[BEGIN SUPPLIED RECORDS]
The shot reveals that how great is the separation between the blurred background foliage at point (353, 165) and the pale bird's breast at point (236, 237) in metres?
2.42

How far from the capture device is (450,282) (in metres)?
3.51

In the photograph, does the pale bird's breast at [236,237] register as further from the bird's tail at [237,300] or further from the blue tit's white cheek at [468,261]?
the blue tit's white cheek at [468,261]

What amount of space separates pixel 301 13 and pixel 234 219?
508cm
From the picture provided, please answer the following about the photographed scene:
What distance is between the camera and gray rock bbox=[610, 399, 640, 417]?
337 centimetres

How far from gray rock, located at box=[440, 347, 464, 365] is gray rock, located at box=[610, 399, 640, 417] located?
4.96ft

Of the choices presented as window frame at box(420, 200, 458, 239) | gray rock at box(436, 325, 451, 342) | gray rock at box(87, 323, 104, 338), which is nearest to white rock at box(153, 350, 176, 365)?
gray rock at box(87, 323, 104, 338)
[END SUPPLIED RECORDS]
THE TASK. Reproduce every item above word for word, with nothing changed, added, or left out.

COMPLETED TASK.
The shot reveals that how great is the separation between the blurred background foliage at point (353, 165) and the pale bird's breast at point (236, 237) in metres?
2.42

How far from the capture device is (450,282) (in metres)?
3.51

In the photograph, does the pale bird's breast at [236,237] register as further from the bird's tail at [237,300] or further from the blue tit's white cheek at [468,261]?
the blue tit's white cheek at [468,261]

What amount of space separates pixel 301 13 and pixel 234 219?
508cm
From the picture provided, please answer the following about the photographed scene:
What distance is between the camera and gray rock bbox=[610, 399, 640, 417]?
337 centimetres

How far from gray rock, located at box=[440, 347, 464, 365] is gray rock, located at box=[610, 399, 640, 417] located?
4.96ft

Of the choices presented as window frame at box(420, 200, 458, 239) | gray rock at box(436, 325, 451, 342) | gray rock at box(87, 323, 104, 338), which is nearest to white rock at box(153, 350, 176, 365)?
gray rock at box(87, 323, 104, 338)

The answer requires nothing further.